**TASK OBJECTIVE:** Determine how many lines in the entries below contain the word "that". Give only the number.
+ + + + + + +
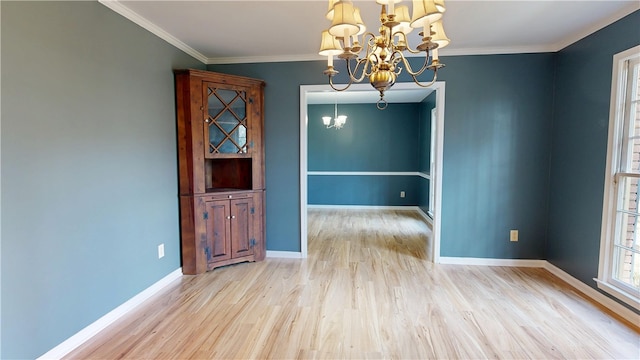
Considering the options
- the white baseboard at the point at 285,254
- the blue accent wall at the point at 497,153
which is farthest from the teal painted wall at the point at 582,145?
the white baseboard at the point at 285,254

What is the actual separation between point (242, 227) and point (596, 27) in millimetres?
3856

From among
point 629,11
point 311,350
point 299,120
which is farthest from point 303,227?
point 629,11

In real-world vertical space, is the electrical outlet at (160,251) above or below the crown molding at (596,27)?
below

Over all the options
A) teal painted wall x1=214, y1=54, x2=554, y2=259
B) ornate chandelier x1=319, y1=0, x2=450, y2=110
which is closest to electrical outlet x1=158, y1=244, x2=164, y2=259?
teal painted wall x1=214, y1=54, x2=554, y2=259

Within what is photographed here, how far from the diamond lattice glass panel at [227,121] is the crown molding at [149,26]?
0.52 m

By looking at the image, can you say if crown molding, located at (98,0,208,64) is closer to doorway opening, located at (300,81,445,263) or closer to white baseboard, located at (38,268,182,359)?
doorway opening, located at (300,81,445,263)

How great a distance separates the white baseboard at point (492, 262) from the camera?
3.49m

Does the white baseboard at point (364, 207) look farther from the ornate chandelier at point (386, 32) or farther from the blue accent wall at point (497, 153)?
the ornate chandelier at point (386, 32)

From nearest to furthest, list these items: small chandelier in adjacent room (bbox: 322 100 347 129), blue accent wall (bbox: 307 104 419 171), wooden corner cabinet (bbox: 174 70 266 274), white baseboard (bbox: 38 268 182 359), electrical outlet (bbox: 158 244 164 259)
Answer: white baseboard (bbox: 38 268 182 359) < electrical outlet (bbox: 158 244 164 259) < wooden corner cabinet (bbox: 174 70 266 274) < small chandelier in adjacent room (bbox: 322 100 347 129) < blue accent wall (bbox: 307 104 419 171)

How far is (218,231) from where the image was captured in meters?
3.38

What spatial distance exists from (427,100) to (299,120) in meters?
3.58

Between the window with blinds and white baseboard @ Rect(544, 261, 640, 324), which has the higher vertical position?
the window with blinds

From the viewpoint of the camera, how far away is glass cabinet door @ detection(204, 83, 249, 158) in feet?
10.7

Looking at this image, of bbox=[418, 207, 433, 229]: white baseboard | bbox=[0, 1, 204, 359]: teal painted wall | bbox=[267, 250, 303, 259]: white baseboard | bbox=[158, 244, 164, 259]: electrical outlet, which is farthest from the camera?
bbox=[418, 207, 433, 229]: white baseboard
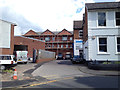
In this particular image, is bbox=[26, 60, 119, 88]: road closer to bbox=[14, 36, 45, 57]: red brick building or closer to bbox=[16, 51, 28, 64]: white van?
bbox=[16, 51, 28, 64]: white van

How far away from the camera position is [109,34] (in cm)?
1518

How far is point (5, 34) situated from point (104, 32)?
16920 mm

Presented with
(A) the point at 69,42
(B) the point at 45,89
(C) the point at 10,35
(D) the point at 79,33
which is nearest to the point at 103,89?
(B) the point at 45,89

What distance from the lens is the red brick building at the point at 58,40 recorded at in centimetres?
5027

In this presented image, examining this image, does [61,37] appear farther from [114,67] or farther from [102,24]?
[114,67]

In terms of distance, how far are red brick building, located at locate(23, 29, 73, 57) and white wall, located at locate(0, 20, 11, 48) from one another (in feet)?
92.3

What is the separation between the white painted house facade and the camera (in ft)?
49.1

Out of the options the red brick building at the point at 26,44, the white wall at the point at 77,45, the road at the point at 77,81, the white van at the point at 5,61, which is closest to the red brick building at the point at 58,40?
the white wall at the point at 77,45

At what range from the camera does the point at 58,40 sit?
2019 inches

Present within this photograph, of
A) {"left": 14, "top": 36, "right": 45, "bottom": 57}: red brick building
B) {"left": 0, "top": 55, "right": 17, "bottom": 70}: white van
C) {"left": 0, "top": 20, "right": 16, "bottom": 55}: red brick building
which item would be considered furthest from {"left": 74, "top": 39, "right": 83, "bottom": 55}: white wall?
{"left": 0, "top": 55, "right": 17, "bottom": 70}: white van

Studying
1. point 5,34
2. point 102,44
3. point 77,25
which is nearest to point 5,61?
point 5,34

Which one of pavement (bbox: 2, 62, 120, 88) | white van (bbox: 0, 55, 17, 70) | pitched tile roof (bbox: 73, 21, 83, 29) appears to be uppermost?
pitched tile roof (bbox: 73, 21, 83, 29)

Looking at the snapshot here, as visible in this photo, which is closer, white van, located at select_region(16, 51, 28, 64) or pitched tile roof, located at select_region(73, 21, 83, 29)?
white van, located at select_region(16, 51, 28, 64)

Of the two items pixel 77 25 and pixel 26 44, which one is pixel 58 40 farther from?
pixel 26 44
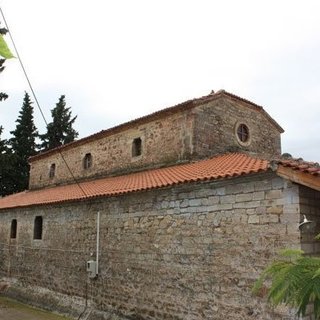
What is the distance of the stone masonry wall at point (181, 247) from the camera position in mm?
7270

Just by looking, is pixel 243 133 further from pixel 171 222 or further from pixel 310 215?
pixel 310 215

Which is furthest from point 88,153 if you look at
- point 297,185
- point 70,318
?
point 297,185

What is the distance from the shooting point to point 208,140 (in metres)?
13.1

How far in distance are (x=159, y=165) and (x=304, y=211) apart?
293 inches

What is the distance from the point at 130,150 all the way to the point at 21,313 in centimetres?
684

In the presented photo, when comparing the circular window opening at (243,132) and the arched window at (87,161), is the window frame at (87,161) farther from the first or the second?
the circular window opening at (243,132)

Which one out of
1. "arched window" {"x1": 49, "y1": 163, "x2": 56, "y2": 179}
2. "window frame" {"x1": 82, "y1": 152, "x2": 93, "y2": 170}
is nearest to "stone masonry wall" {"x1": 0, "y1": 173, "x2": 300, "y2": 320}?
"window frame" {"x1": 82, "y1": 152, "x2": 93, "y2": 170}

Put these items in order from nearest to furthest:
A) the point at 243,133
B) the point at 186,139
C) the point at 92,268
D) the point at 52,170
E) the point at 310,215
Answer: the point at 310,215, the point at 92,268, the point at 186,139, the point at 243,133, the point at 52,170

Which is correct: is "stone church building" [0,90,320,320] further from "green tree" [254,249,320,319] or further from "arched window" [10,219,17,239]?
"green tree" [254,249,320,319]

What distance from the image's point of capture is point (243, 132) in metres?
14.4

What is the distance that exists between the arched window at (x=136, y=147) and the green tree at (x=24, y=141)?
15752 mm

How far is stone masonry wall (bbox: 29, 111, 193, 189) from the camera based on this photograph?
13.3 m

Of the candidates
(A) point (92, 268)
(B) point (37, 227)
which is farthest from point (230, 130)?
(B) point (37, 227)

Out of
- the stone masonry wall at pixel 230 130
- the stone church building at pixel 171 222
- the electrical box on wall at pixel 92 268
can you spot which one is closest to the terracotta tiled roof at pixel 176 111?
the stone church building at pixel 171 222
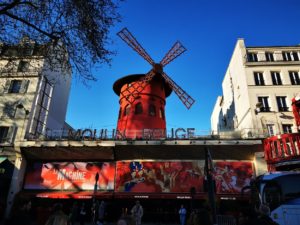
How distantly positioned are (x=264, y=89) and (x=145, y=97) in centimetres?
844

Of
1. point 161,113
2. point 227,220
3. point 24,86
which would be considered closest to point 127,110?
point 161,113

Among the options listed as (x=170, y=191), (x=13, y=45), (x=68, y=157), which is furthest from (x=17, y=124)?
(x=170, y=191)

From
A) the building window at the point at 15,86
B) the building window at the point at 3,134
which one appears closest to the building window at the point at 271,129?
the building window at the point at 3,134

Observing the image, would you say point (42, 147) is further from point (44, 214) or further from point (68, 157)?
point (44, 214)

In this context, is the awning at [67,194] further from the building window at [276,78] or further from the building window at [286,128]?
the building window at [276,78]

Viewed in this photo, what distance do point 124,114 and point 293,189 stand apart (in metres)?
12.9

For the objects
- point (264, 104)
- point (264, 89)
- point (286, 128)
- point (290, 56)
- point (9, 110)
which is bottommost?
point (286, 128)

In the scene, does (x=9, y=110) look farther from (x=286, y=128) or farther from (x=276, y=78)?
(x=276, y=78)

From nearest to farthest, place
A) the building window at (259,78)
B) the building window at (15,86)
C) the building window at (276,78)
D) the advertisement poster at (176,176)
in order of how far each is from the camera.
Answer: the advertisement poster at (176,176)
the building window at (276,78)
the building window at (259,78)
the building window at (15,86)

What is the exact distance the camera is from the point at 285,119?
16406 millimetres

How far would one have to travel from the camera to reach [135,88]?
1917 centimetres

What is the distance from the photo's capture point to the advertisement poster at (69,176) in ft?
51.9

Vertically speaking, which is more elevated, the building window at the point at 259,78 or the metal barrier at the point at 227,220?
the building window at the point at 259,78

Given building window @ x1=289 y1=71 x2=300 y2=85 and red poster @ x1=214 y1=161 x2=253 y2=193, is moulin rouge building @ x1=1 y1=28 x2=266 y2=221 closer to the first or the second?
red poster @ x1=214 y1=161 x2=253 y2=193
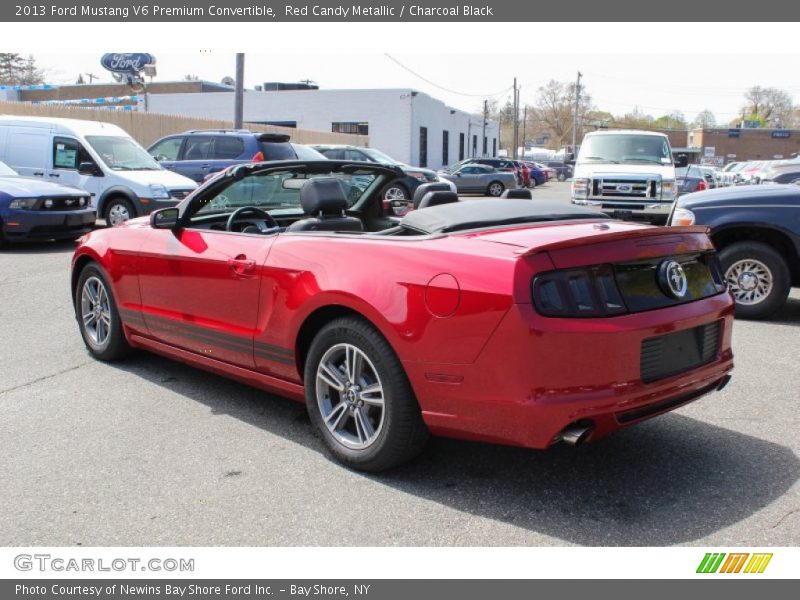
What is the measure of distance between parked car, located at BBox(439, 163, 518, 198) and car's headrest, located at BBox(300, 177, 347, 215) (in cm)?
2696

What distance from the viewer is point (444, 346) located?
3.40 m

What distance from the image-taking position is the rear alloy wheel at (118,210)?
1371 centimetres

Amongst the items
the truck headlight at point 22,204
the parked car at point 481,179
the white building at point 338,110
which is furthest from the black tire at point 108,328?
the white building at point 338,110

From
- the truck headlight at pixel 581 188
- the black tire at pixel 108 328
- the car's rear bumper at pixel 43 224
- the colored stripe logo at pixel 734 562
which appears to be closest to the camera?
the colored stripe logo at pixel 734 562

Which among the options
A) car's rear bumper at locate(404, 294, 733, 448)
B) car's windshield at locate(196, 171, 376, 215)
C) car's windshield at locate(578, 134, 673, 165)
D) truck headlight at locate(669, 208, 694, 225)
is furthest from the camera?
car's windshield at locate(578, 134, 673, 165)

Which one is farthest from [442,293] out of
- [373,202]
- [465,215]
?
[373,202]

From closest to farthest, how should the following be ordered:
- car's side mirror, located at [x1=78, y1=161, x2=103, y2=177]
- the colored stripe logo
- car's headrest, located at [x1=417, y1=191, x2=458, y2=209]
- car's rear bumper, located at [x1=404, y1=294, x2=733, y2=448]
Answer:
+ + + + + + +
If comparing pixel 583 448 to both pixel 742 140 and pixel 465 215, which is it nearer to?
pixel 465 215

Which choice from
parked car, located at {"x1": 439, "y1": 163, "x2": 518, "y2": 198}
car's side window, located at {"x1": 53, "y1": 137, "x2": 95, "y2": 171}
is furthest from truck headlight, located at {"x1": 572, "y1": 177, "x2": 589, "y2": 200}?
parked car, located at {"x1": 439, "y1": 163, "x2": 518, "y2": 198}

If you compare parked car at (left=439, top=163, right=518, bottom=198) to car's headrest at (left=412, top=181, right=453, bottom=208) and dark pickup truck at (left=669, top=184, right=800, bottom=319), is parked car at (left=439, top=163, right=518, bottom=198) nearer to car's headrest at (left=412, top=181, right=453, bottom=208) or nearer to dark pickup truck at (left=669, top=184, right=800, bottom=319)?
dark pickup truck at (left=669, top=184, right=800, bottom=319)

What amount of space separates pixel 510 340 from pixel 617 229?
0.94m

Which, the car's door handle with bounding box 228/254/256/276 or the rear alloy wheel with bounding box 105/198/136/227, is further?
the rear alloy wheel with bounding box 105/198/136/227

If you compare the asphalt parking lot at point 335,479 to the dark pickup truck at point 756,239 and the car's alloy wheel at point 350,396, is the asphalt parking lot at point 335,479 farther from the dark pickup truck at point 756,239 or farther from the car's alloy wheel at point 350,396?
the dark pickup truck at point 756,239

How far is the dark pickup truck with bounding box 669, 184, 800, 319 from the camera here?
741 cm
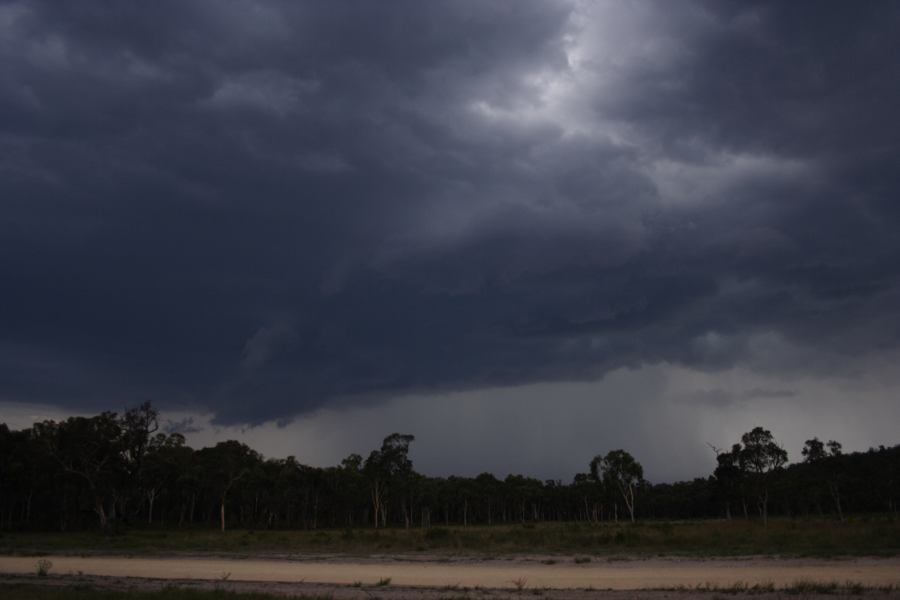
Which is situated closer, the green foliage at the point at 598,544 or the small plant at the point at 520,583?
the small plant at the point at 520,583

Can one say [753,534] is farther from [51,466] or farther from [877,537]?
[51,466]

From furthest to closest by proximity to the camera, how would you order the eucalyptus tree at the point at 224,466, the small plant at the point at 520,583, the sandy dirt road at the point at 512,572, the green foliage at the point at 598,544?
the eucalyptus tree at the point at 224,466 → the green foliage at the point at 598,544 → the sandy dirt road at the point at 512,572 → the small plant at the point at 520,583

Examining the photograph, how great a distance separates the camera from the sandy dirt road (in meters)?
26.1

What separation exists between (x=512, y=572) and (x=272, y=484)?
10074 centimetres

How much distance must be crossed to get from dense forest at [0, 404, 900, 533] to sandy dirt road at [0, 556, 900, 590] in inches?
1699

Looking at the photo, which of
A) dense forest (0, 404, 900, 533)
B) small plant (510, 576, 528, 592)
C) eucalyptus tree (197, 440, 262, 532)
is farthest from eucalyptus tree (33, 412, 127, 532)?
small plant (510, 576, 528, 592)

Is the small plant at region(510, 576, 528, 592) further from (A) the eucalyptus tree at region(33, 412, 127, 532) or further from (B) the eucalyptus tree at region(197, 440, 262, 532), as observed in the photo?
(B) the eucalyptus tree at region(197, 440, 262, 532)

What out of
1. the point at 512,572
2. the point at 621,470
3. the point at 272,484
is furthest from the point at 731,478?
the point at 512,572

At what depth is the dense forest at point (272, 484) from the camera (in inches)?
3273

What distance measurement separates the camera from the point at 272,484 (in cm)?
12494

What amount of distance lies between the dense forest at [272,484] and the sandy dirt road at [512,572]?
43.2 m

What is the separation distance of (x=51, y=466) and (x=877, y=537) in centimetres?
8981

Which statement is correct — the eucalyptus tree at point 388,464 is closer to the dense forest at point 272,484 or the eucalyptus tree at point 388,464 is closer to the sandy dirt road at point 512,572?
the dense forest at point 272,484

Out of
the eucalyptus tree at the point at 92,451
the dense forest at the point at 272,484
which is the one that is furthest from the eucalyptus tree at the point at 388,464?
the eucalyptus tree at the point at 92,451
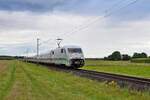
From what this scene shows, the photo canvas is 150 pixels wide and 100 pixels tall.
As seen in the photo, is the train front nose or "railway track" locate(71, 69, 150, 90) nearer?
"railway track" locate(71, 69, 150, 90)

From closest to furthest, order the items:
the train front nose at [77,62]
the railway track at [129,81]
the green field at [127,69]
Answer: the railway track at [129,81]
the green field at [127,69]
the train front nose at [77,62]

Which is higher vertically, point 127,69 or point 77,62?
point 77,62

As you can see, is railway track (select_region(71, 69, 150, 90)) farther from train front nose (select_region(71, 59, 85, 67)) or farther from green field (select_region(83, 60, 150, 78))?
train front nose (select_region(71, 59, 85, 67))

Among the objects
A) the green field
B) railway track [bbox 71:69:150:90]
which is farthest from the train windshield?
+ + + + + + +
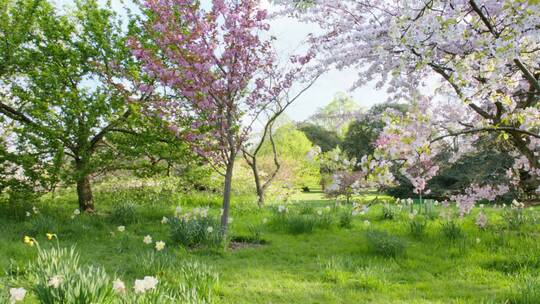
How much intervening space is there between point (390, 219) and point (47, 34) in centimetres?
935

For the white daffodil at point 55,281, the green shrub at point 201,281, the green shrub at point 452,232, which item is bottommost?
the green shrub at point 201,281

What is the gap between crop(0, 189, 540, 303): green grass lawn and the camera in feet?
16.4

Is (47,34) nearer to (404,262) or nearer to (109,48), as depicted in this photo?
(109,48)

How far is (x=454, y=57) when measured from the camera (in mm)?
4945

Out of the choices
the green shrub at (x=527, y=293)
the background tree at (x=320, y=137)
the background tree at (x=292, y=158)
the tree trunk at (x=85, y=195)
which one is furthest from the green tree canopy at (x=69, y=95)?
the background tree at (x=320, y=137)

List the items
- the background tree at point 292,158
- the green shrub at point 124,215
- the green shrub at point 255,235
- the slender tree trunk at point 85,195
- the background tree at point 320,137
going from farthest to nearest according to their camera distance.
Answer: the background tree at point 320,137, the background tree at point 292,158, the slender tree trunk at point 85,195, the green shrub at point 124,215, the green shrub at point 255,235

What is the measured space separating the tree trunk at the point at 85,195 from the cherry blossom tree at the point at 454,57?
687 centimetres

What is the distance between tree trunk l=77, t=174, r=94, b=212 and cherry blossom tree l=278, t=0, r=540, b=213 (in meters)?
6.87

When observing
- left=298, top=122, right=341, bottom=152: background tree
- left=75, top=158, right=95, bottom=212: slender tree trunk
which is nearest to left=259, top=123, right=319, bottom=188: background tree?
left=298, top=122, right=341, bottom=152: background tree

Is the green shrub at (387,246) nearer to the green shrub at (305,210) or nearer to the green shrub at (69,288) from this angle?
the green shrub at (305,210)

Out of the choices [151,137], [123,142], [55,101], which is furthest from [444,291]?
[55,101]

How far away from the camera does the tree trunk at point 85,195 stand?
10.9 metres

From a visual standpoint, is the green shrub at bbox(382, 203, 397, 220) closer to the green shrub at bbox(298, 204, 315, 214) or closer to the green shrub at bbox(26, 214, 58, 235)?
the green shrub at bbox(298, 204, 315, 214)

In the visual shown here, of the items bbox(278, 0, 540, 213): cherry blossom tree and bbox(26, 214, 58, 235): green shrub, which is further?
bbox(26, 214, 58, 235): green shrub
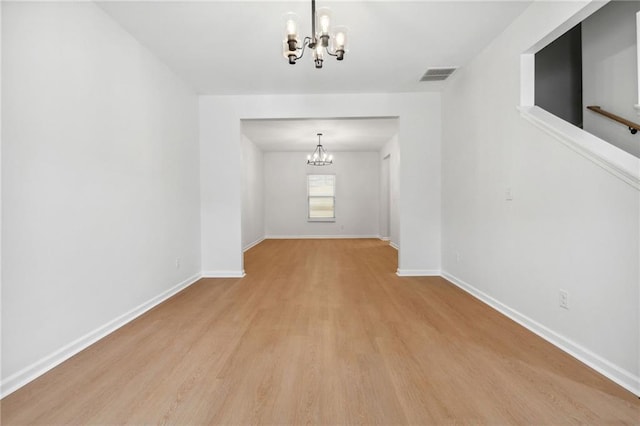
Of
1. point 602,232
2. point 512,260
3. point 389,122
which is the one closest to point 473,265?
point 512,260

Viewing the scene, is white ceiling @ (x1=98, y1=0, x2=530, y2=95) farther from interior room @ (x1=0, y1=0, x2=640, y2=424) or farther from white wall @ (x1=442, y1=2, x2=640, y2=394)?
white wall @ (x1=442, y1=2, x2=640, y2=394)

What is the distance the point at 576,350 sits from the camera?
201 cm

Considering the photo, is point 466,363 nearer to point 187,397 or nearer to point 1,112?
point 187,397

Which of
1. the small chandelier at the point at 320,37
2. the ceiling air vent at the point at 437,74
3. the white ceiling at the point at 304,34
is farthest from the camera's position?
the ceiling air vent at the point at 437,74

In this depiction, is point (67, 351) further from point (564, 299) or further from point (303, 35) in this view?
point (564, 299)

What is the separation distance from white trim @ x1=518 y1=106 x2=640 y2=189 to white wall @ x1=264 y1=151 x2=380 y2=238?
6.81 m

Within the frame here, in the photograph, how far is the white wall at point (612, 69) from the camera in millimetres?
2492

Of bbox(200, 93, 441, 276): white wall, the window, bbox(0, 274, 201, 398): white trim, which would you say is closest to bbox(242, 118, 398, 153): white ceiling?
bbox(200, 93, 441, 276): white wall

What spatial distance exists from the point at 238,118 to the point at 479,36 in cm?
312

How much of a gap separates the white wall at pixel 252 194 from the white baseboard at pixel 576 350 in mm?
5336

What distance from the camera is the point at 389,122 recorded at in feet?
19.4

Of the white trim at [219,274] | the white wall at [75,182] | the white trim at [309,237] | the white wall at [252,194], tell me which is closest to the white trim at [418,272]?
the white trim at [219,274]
+ + + + + + +
**REPLY:** 2